→ WHAT IS ASKED:
1. Decide whether each statement agrees with the article on the EU encryption strategy, answering yes or no and quoting the deciding words from the article. (a) The strategy plans to explore ways to unlock encrypted data by 2026. (b) The European Court of Human Rights found in February 2024 that end-to-end encryption is not needed to protect privacy. (c) Europe plans to reduce Europol's role as an operational police agency.
2. Carry on writing the article about the European Commission's push for access to encrypted data, starting after its final sentence.

→ EXCERPT TO READ:
'''

The European Commission is pushing for law enforcement backdoors into end-to-end encryption while calling for deeper intelligence sharing and cooperation to strengthen member states’ cyber defenses.
See Also: Securing Your Business Begins with Password Security
In a Monday strategy document dubbed “ProtectEU,” Europe vowed to expand Europol’s role as an operational police agency, mandate regular threat assessments and enhance intelligence-sharing between member states, EU agencies and its central intelligence hub, the Single Intelligence Analysis Capacity.
The strategy lays out plans for a 2025 roadmap on “lawful and effective access to data for law enforcement” and a “technology roadmap on encryption” to explore ways to unlock encrypted data by 2026. It also proposes revising EU data retention rules “as appropriate” and evaluating the impact of law enforcement access to encryption.
“Law enforcement needs the right tools to be effective,” the commission said in a press release. “This includes lawful access to data.”
The strategy is merely the latest government missive to decry end-to-end encryption, a tradition that began in the United States with an ill-fated attempt by the Clinton administration to foist a chipset with a NSA backdoor onto telephone handsets. Technologists have stressed for decades that deliberate weaknesses in encryption algorithms are pathways for hackers as much as they access points for law enforcement agents armed by a warrant. Technology giants say end-to-end encryption is a necessary perquisite for public trust in digital products, since consumers otherwise would likely not trust personal data to insecure devices. The European Court of Human Rights in February 2024 found that end-to-end encryption is essential to preserving the right to privacy in digital communication systems (see: Encryption Vital for Right to Privacy, European Court Rules).

'''

→ DATA SHOWN:
'''

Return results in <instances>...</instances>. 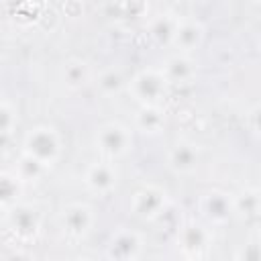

'''

→ THE REPLIES:
1.
(a) Yes: "a “technology roadmap on encryption” to explore ways to unlock encrypted data by 2026"
(b) No: "found that end-to-end encryption is essential to preserving the right to privacy in digital communication systems"
(c) No: "vowed to expand Europol’s role as an operational police agency"

2.
Henna Virkkunen, executive vice-president of the European Commission for technology sovereignty, said in a press conference that law enforcement lacks data access in nearly 85% of cases and that police “have been losing ground on criminals because our police investigators, they don’t have access to data.”
“We want to protect the privacy and cybersecurity at the same time,” Virkkunen said, stating that the commission is first developing a technical roadmap to explore what capabilities would be required to equip law enforcement with the tools to access encrypted data.
European Commission President Ursula von der Leyen said in a statement the goal of ProtectEU is in part “to strengthen Europol and give law enforcement up-to-date tools to fight crime.”
“Safety is one of the key prerequisites for open, vibrant societies and a flourishing economy,” she added. “That’s why we are launching today an important initiative to better tackle security threats like terrorism, organized crime, surging cybercrime and attacks against our critical infrastructure.”
A growing debate has emerged in recent years over whether major tech firms should comply with law enforcement requests to access encrypted data and messaging platforms. Apple removed end-to-end encryption for British customers of its end-to-end iCloud backup storage following government demands for a backdoor (see: Apple Withdraws Strong Encryption Feature for All UK Users).
Apple later released a statement clarifying that communication services such as iMessage and FaceTime remain encrypted, adding: “We have never built a backdoor or master key to any of our products or services and we never will.”
Signal President Meredith Whittaker vowed in February to protect the encrypted messaging app, adding Sweden to a list of countries that chat app would rather not serve than comply with a government request for law enforcement backdoor.